> [Your goal] Transcribe the listing lines verbatim, starting at the line that contains "If we consider" and ending at the line that contains "(x=139, y=357) →", both included.

-- Start of Raw records --

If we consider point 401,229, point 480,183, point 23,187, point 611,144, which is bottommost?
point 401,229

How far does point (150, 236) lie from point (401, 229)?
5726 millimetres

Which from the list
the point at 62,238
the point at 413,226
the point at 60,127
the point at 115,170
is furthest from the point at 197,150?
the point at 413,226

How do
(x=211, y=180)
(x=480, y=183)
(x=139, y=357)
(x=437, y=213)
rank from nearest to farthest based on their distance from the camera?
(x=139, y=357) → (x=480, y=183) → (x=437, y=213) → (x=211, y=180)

-- End of Raw records --
-- Start of Raw records --

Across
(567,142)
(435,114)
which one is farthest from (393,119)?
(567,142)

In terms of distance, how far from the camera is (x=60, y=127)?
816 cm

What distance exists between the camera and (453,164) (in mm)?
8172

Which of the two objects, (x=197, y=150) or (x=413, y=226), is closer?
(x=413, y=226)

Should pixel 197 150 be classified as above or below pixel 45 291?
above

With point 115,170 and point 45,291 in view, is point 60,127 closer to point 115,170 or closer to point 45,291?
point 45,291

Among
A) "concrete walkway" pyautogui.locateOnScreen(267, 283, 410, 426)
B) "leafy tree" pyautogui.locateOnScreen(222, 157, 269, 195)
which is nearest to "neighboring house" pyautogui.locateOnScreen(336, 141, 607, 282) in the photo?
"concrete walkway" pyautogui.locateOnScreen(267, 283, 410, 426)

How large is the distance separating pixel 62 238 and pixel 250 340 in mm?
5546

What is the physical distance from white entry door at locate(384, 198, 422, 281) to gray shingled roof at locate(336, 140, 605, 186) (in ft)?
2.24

-- End of Raw records --
-- Start of Raw records --

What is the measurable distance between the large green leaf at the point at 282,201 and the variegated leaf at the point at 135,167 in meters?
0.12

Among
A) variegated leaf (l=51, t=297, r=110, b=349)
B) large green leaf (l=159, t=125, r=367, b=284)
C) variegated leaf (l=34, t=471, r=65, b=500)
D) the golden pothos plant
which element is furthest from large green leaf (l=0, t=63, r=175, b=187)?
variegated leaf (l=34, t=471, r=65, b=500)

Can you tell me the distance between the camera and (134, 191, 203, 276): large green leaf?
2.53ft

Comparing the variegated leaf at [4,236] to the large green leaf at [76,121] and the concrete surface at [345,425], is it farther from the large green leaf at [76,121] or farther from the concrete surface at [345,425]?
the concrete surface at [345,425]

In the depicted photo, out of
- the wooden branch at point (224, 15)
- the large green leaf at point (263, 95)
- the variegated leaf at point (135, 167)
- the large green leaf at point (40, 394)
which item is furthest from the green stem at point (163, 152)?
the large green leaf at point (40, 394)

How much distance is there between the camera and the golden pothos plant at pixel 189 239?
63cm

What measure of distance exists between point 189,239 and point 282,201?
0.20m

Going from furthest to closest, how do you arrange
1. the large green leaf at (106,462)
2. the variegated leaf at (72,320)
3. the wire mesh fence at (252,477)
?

-- End of Raw records --

> [Output for this exercise]
If we consider point 401,229, point 480,183, point 23,187, point 611,144, which is bottommost?
point 401,229

How far does point (150, 236) lie from point (401, 229)?
5726 millimetres

Which from the list
the point at 62,238
the point at 413,226
the point at 60,127
the point at 115,170
is furthest from the point at 197,150?
the point at 413,226

How do
(x=211, y=180)
(x=480, y=183)
(x=139, y=357)
(x=437, y=213)
rank from nearest to farthest based on their distance from the camera?
(x=139, y=357) → (x=480, y=183) → (x=437, y=213) → (x=211, y=180)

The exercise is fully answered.